Compito assegnato 1 -> Nell'estratto sulla valutazione degli universitari, in base a che cosa l'Anvur ha deciso di valutare gli articoli?

Estratto del testo ->

****************

Essendo la nostra una società che notoriamente promuove il merito, tutti debbono essere valutati. La valutazione è anzi più importante del suo stesso oggetto, come dimostra il fatto che per pubblicare i libri i soldi non ci sono, per valutarli invece sì. Possono gli universitari sfuggire alla valutazione? Naturalmente non possono. Anzi molti la sollecitano, nell’ingenua fiducia che l’Anvur dividerà i bravi dai somari, il grano dalla pula. Ma poiché visionare milioni di articoli è impensabile, l’Anvur ha partorito l’idea fine di mondo: valutarli sulla base del prestigio (spesso autocertificato) della rivista che li pubblica.

****************

Compito assegnato 2 -> Individua nei record ogni riga che contiene la parola "pine" e copiala, distinguendo tra maiuscole e minuscole.

Dati in ingresso ->
****************

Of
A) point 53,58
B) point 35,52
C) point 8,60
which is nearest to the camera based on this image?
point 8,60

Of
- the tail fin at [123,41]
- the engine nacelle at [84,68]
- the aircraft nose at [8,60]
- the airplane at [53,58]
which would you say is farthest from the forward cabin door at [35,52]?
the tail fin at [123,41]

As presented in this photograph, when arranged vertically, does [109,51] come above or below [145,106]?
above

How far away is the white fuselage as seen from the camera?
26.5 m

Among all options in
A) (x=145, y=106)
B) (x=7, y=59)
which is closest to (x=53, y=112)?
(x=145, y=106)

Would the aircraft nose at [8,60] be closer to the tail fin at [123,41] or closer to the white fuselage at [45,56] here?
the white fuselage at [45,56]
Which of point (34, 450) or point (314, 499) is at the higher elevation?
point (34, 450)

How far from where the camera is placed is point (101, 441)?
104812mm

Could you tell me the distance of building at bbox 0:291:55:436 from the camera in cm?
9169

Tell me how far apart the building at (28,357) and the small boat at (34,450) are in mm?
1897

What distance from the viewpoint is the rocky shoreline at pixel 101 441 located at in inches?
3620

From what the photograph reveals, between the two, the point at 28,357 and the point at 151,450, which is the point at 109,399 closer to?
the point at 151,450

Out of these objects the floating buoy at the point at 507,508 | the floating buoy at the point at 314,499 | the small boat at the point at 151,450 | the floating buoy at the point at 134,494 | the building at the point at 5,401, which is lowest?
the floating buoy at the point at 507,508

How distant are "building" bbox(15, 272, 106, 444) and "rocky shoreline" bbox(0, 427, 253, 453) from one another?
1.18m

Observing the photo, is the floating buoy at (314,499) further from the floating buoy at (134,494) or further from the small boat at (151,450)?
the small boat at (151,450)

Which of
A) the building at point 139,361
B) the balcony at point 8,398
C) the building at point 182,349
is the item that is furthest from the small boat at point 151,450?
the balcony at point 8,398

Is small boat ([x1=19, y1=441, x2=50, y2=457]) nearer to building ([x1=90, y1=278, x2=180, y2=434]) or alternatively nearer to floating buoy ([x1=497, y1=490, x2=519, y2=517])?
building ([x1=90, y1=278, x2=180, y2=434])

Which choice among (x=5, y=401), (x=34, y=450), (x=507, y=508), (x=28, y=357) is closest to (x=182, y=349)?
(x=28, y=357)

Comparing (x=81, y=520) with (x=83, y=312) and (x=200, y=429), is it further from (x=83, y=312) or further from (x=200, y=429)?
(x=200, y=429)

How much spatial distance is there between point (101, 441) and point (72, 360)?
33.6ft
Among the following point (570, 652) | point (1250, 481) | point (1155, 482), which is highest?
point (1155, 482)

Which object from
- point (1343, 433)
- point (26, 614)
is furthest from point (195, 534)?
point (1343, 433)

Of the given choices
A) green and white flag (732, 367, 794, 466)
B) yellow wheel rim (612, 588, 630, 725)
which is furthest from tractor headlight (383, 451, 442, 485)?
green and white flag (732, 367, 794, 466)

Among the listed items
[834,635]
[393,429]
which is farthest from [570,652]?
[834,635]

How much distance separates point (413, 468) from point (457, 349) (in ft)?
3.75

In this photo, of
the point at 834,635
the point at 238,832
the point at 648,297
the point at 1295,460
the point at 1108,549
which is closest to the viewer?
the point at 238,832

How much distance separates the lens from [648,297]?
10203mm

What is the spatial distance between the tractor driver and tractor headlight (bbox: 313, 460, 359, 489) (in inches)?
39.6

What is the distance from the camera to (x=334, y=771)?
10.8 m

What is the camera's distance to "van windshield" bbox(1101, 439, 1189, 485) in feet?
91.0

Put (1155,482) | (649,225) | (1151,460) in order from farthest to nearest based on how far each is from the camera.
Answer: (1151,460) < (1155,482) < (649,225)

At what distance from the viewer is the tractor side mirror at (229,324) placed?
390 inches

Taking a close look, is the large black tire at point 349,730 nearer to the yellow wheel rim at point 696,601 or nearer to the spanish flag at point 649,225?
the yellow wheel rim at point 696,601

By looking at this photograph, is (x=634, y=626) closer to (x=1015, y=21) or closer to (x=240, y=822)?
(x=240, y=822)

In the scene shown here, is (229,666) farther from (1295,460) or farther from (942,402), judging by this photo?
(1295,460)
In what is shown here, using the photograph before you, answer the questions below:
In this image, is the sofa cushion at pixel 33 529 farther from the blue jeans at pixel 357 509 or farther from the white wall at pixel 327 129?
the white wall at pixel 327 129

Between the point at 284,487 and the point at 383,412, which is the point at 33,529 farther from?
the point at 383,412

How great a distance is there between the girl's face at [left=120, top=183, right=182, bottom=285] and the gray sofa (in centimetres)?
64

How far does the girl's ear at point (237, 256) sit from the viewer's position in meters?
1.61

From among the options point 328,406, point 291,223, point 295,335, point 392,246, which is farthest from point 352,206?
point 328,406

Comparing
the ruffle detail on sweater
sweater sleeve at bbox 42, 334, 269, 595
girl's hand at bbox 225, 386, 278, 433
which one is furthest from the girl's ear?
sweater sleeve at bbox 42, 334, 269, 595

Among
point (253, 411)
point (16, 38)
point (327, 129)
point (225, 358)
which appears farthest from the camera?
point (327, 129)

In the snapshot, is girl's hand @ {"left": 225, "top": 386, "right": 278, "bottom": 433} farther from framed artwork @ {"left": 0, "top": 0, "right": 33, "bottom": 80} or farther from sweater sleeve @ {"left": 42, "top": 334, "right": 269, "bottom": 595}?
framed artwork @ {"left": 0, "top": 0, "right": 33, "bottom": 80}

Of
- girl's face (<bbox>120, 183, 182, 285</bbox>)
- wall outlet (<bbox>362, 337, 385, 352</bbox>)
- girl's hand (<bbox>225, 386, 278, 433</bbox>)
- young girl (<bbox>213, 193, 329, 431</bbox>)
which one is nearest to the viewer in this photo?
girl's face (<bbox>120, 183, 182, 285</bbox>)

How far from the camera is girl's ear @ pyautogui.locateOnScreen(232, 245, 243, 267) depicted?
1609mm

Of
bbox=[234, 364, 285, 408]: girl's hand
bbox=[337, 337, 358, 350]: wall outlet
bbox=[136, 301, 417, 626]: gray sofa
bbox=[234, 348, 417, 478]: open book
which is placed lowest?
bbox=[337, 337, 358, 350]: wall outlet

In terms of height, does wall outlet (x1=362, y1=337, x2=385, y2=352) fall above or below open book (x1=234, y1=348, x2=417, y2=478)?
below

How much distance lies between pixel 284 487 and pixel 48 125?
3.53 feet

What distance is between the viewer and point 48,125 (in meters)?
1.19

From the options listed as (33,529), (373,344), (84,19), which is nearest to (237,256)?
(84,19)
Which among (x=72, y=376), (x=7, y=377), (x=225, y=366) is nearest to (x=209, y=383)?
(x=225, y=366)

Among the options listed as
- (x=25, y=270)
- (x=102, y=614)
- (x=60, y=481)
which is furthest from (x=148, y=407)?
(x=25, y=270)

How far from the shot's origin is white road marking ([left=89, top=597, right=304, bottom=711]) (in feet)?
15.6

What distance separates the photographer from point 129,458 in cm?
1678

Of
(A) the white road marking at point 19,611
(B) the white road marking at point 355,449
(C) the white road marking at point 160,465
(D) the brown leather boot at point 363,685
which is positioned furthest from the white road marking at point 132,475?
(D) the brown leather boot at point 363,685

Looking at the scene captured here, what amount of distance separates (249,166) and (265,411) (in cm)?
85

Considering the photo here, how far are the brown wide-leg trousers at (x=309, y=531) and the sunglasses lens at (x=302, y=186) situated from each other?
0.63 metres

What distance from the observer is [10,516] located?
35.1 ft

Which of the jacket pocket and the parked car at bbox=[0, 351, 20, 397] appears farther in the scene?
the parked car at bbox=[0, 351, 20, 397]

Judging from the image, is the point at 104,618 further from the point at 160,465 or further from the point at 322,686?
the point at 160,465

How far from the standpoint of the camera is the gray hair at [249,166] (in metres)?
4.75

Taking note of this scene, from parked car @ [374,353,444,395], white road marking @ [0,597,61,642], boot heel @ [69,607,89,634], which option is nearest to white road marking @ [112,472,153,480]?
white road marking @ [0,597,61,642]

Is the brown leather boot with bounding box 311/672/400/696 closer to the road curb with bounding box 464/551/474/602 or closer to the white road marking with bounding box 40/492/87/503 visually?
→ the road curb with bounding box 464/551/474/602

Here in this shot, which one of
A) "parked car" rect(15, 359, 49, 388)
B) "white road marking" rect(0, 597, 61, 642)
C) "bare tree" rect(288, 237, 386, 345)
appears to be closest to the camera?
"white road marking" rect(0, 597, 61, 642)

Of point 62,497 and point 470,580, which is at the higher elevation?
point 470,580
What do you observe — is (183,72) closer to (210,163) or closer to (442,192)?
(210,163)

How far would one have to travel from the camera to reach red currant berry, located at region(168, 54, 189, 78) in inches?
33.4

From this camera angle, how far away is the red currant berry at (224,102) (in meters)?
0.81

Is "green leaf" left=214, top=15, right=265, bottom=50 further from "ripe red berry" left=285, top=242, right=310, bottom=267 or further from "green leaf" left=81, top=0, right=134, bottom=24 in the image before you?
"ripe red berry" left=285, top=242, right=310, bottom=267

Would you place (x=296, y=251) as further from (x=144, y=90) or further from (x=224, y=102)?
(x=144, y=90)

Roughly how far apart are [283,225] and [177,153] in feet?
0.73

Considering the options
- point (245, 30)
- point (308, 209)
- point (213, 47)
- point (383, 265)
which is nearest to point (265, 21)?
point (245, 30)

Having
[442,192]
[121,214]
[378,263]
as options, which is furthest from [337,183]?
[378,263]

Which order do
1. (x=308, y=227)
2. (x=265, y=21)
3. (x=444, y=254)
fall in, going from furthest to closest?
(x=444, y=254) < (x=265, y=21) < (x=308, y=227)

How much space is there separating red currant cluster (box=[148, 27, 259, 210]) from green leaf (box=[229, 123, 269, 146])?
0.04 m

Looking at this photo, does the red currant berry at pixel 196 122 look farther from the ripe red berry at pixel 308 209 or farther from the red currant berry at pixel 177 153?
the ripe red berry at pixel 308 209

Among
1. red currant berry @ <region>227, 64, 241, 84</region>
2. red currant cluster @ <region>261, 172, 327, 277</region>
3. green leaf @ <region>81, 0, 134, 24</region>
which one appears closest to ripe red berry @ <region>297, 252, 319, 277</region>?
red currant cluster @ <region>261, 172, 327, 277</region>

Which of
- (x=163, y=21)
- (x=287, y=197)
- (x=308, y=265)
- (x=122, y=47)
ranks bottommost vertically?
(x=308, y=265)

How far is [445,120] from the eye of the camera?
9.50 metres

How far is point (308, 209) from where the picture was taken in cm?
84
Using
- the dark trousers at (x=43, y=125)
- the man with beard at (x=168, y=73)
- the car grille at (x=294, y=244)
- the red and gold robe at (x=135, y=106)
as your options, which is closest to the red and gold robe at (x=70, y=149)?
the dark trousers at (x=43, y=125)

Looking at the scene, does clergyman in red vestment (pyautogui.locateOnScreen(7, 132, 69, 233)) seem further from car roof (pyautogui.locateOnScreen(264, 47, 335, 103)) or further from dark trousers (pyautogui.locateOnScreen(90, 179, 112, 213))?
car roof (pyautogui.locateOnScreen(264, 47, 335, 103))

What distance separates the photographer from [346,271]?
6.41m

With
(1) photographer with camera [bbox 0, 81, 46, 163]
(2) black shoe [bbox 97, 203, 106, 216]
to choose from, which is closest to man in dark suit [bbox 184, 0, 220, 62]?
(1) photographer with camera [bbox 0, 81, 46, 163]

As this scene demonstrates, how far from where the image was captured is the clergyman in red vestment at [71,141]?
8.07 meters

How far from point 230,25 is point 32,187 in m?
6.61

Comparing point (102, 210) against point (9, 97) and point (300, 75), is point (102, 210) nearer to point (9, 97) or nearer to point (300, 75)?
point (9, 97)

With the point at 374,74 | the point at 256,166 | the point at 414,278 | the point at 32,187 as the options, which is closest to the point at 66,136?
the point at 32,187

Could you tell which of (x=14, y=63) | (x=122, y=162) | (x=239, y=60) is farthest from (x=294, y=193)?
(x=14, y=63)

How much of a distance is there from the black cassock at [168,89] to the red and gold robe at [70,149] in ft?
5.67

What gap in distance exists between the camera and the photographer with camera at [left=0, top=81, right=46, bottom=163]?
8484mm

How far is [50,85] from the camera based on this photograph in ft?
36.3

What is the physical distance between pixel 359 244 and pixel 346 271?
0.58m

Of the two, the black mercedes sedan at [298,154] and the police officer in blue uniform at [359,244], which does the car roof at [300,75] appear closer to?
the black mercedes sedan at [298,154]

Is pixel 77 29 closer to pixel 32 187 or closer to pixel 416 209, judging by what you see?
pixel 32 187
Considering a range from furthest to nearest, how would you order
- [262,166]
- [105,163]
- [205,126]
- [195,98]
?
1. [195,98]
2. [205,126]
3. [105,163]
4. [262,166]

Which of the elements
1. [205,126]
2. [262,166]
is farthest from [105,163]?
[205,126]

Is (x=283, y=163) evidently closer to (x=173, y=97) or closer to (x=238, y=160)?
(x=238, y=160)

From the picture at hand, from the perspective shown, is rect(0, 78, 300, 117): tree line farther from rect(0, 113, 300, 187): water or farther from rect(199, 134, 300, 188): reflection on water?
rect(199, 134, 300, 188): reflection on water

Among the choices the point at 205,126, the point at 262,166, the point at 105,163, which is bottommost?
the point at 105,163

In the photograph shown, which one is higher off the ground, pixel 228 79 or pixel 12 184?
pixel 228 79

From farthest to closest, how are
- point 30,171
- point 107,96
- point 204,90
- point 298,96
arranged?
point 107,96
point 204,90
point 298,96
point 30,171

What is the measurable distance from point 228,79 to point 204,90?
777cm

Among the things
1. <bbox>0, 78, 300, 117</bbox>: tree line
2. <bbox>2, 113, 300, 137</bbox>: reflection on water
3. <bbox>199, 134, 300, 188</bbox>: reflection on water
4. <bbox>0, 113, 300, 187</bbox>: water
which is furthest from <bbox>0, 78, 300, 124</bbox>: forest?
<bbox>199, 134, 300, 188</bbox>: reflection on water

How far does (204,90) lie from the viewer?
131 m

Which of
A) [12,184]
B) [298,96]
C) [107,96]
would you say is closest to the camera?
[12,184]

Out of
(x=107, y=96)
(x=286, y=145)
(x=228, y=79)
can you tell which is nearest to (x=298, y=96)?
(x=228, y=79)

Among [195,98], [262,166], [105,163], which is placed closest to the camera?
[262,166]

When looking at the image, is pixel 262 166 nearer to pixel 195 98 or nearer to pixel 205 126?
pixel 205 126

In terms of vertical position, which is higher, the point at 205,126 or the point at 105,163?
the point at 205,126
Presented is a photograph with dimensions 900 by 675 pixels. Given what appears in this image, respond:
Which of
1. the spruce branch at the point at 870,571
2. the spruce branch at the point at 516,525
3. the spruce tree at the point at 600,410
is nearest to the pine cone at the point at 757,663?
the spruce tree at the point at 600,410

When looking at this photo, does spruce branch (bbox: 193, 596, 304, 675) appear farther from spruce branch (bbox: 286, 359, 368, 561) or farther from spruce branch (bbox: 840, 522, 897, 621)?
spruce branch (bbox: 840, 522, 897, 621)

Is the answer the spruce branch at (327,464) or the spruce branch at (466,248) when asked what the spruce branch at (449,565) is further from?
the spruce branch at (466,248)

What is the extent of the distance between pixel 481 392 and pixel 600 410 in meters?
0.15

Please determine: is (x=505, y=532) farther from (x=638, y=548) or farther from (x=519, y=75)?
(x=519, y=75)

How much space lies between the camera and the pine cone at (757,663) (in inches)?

****************

Risultato finale 1 -> In base al prestigio, spesso autocertificato, della rivista che li pubblica.

Risultato finale 2 ->
is nearest to the pine cone at the point at 757,663?
How much space lies between the camera and the pine cone at (757,663) (in inches)?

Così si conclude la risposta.